The role that data can play in improving competition, innovation and consumers' experiences in the UK's financial services, energy and telecoms markets is to be considered in a new cross-government review.01 Oct 2018

The 'smart data review', opened by the government late last week, will look to understand how best to open up business' access to data to help them deliver new services to consumers, the government said. 

"New technologies have the potential to address many of the problems consumers face in regulated markets and strengthen competition," the government said. "These include innovative intermediary services such as automatic switching services and utility management services, as well completely new business models and providers."

"These innovative services depend on access to customer data, however too often this data is locked away in a manner that works against consumers and innovators. For example, the development of many of these services are constrained by difficulties in accessing data on consumers’ current tariff, their usage and the other available deals in standard formats," it said.

The smart data review was opened on the same day that the UK's Competition and Markets Authority (CMA) announced that it would investigate a 'super-complaint' over a so-called 'loyalty penalty' that consumer watchdog Citizens Advice, which lodged the complaint, says consumers pay when they stay with their existing providers in the mobile, broadband, savings accounts, mortgages and household insurance markets. 

The CMA has 90 days to publish a response to the complaint. It could decide to open a more in-depth market investigation or recommend changes in legislation, among other potential outcomes.

"Our response will set out the CMA’s views on this important issue and any next steps we think are needed to make sure businesses don’t take unfair advantage of their long-standing customers," said Daniel Gordon, senior director at the CMA.

The CMA has invited stakeholders to give their views on the issues raised by the super-complaint by 14 October. Among other things, the regulator has asked whether there circumstances where a ‘loyalty penalty’ is not problematic, and whether additional protections are needed to help vulnerable consumers.

The Financial Conduct Authority (FCA) said the super-complaint identified issues that it has concerns about too, and confirmed that there will be a likely cross over between what the CMA will investigate and what it plans to look into shortly in the insurance market.

Andrew Bailey, FCA chief executive, said: "Citizens Advice has raised a number of important issues and we will work closely with the CMA as it investigates this super-complaint. We expect firms to look after the interests of all customers and treat them fairly, whether they are new or long-standing. It is important to get the balance right so that existing customers do not miss out on the benefits of competition and innovation, including when they purchase or renew their general insurance products. The general insurance market study we have announced today will help us examine the issues we have already identified in the market in more detail."

The government, in its terms of reference for the smart data review, which is to be concluded in the first half of 2019, referenced automatic switching services as an example of "innovative intermediary services" it is seeking to support.

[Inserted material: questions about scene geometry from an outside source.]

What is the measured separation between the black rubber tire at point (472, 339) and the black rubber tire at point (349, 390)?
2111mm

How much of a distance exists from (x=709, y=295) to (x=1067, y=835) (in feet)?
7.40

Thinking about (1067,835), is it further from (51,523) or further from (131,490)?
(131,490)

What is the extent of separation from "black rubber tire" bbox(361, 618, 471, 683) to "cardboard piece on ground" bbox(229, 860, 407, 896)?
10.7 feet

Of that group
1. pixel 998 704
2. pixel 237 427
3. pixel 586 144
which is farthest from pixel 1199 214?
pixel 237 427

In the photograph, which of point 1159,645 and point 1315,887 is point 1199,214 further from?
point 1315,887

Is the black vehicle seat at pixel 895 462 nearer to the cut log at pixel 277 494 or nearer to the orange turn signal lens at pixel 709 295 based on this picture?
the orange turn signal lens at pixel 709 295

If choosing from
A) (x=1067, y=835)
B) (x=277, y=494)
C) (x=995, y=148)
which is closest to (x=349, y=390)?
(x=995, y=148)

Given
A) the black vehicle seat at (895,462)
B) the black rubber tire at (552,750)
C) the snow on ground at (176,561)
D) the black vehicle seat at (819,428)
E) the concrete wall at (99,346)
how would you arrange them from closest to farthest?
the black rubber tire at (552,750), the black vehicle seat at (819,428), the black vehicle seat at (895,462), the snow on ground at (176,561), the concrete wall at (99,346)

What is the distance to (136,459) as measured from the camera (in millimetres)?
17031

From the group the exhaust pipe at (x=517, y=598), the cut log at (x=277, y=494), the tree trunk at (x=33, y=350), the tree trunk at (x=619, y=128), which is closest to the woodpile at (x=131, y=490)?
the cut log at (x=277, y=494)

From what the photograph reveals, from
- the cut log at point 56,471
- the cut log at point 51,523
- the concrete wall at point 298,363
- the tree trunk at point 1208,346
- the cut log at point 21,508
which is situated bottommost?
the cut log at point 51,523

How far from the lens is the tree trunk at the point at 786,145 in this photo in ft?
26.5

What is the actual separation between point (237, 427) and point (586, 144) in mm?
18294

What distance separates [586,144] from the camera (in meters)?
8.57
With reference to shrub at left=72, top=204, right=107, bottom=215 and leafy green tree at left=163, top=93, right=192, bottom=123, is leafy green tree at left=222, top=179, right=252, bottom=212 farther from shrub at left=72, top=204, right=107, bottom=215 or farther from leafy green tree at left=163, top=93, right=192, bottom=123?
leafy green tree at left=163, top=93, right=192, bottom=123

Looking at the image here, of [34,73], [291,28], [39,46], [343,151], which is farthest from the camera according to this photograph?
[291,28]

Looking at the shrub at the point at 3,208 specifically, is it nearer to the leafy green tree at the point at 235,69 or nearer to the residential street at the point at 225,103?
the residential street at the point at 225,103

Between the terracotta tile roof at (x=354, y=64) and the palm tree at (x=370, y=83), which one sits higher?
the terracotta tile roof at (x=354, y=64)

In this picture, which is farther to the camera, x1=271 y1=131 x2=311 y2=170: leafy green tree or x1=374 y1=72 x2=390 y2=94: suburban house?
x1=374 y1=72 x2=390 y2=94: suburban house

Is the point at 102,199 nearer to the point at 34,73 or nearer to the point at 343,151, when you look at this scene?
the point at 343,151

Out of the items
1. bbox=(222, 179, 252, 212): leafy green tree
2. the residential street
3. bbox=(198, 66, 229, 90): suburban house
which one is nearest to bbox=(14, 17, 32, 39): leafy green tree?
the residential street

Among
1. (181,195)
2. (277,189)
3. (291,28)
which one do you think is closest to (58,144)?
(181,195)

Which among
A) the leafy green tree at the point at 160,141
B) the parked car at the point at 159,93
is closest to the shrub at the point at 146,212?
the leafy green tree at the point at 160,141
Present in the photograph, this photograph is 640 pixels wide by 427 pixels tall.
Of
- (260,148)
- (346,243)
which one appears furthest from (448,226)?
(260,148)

"The review will identify the steps that the government, regulators and others need to take to: accelerate the development of innovative intermediaries and other services which can improve the consumer experience in regulated markets; ensure that a wide range of consumers can benefit from these innovative services, not just those who are already highly engaged and digitally confident; establish a regulatory and policy framework which builds consumer trust in data portability and innovative intermediaries and supports an effective market for these services, including addressing any undue barriers to roll out," the government said.

Lessons may be able to be learned from other data portability initiatives, including the UK's open banking regime, the midata scheme and the data portability requirements set out in the General Data Protection Regulation, the government said.